Contributions have increased steadily, while tariffs have largely stagnated over the past decade. 

At the same time, benefits have been reduced, leaving patients to absorb growing shortfalls.

The collapse of the National Tariff and Liaison Committee has further exposed systemic fault lines. 

Once the central platform for negotiating tariffs between insurers and providers, it fell apart after medical aid societies withdrew. 

Government now plans to revive it, marking a return to regulated pricing after years of unilateral tariff-setting by insurers.

At the core of the reforms is patient choice. 

Medical aid societies have increasingly confined members to affiliated — often owned — facilities, creating a quasi-monopoly that limits competition and weakens quality.

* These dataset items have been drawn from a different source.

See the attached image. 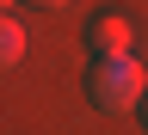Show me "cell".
<instances>
[{"label": "cell", "mask_w": 148, "mask_h": 135, "mask_svg": "<svg viewBox=\"0 0 148 135\" xmlns=\"http://www.w3.org/2000/svg\"><path fill=\"white\" fill-rule=\"evenodd\" d=\"M86 49H92V62H105V55H130L136 49V25H130L123 12H99L86 25Z\"/></svg>", "instance_id": "cell-2"}, {"label": "cell", "mask_w": 148, "mask_h": 135, "mask_svg": "<svg viewBox=\"0 0 148 135\" xmlns=\"http://www.w3.org/2000/svg\"><path fill=\"white\" fill-rule=\"evenodd\" d=\"M6 6H12V0H0V12H6Z\"/></svg>", "instance_id": "cell-6"}, {"label": "cell", "mask_w": 148, "mask_h": 135, "mask_svg": "<svg viewBox=\"0 0 148 135\" xmlns=\"http://www.w3.org/2000/svg\"><path fill=\"white\" fill-rule=\"evenodd\" d=\"M37 6H68V0H37Z\"/></svg>", "instance_id": "cell-4"}, {"label": "cell", "mask_w": 148, "mask_h": 135, "mask_svg": "<svg viewBox=\"0 0 148 135\" xmlns=\"http://www.w3.org/2000/svg\"><path fill=\"white\" fill-rule=\"evenodd\" d=\"M142 123H148V98H142Z\"/></svg>", "instance_id": "cell-5"}, {"label": "cell", "mask_w": 148, "mask_h": 135, "mask_svg": "<svg viewBox=\"0 0 148 135\" xmlns=\"http://www.w3.org/2000/svg\"><path fill=\"white\" fill-rule=\"evenodd\" d=\"M86 98H92V111H105V117H130V111H142V98H148L142 62H136V55H105V62H92Z\"/></svg>", "instance_id": "cell-1"}, {"label": "cell", "mask_w": 148, "mask_h": 135, "mask_svg": "<svg viewBox=\"0 0 148 135\" xmlns=\"http://www.w3.org/2000/svg\"><path fill=\"white\" fill-rule=\"evenodd\" d=\"M25 62V25H18L12 12H0V74Z\"/></svg>", "instance_id": "cell-3"}]
</instances>
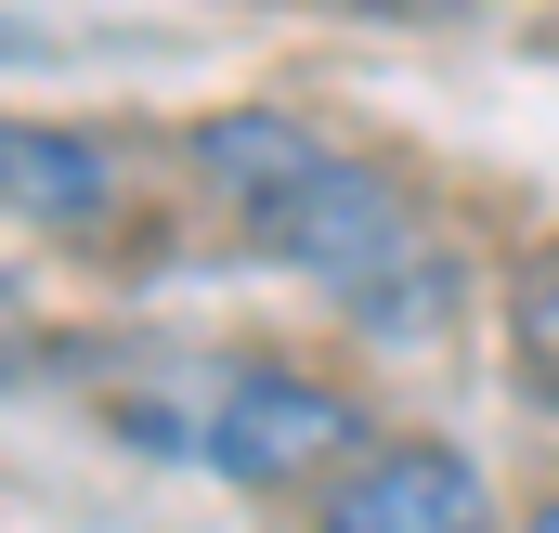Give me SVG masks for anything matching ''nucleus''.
I'll return each instance as SVG.
<instances>
[{"instance_id":"2","label":"nucleus","mask_w":559,"mask_h":533,"mask_svg":"<svg viewBox=\"0 0 559 533\" xmlns=\"http://www.w3.org/2000/svg\"><path fill=\"white\" fill-rule=\"evenodd\" d=\"M156 455H195V469H222V482H312V469H338L352 455V391H325V378H286V365H182V378H156V391H118Z\"/></svg>"},{"instance_id":"6","label":"nucleus","mask_w":559,"mask_h":533,"mask_svg":"<svg viewBox=\"0 0 559 533\" xmlns=\"http://www.w3.org/2000/svg\"><path fill=\"white\" fill-rule=\"evenodd\" d=\"M521 533H559V495H547V508H534V521H521Z\"/></svg>"},{"instance_id":"3","label":"nucleus","mask_w":559,"mask_h":533,"mask_svg":"<svg viewBox=\"0 0 559 533\" xmlns=\"http://www.w3.org/2000/svg\"><path fill=\"white\" fill-rule=\"evenodd\" d=\"M312 533H495V482L455 442H378L312 495Z\"/></svg>"},{"instance_id":"4","label":"nucleus","mask_w":559,"mask_h":533,"mask_svg":"<svg viewBox=\"0 0 559 533\" xmlns=\"http://www.w3.org/2000/svg\"><path fill=\"white\" fill-rule=\"evenodd\" d=\"M118 196V156L92 131H26V118H0V209L13 222H92Z\"/></svg>"},{"instance_id":"5","label":"nucleus","mask_w":559,"mask_h":533,"mask_svg":"<svg viewBox=\"0 0 559 533\" xmlns=\"http://www.w3.org/2000/svg\"><path fill=\"white\" fill-rule=\"evenodd\" d=\"M508 352H521V378L559 403V248H534V261L508 273Z\"/></svg>"},{"instance_id":"1","label":"nucleus","mask_w":559,"mask_h":533,"mask_svg":"<svg viewBox=\"0 0 559 533\" xmlns=\"http://www.w3.org/2000/svg\"><path fill=\"white\" fill-rule=\"evenodd\" d=\"M195 169L235 196V222H248L274 261H299L325 299H352L378 339H429V325L455 312V261L429 248V222L404 209V182L365 169L352 143L248 105V118H209V131H195Z\"/></svg>"}]
</instances>
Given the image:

The proposed changes seek to restore open access, allowing patients to choose providers based on trust and outcomes rather than financial constraints.

Healthcare providers argue the current structure enables systemic abuse. 

Medical aid societies effectively control claims decisions, often rejecting referrals, delaying approvals or underpaying independent practitioners in ways that redirect patients to their own facilities. 

Separating funding from service provision is intended to eliminate these incentives and rebalance the system.

Financial governance remains a critical concern. 

Past scandals, including the Premier Service Medical Aid Society case, exposed how member contributions were diverted into non-core investments.

Critics warn that without reform, risk pools will continue to be misused.

Structural separation would ensure contributions are ring-fenced strictly for healthcare financing.

There are also clear economic implications. 

While medical aid societies argue that owning facilities lowers costs, inefficiencies within those operations are often passed on through higher premiums. 

Removing this burden could stabilise subscriptions and refocus insurers on their core mandate: risk pooling and claims management.

The reforms are also central to Zimbabwe’s long-term health strategy. 

The planned National Health Insurance, aligned with Vision 2030 and the National Development Strategy 2 (NDS2), depends on a clear separation between purchaser and provider.

Without it, the system risks replicating the same inefficiencies now evident in medical aid societies.

Opponents argue medical aid societies-owned facilities provide affordable care, particularly for civil servants.

But repeated bailouts, drug shortages and service gaps suggest deeper structural problems. 

Increasingly, the issue is seen not as infrastructure, but governance and liquidity.

The current model is also deterring investment. 

Private players are reluctant to enter a market where insurers compete directly with providers while controlling patient access.

Reform, proponents argue, would level the field and unlock public-private partnerships.

The debate has shifted from whether reform is needed to how fast it can be implemented.

With rising costs, declining service quality and eroding trust, the status quo is no longer sustainable.

For government, separating medical aid societies from service provision is not incremental reform — it is a reset aimed at restoring transparency, competition and patient-centred care.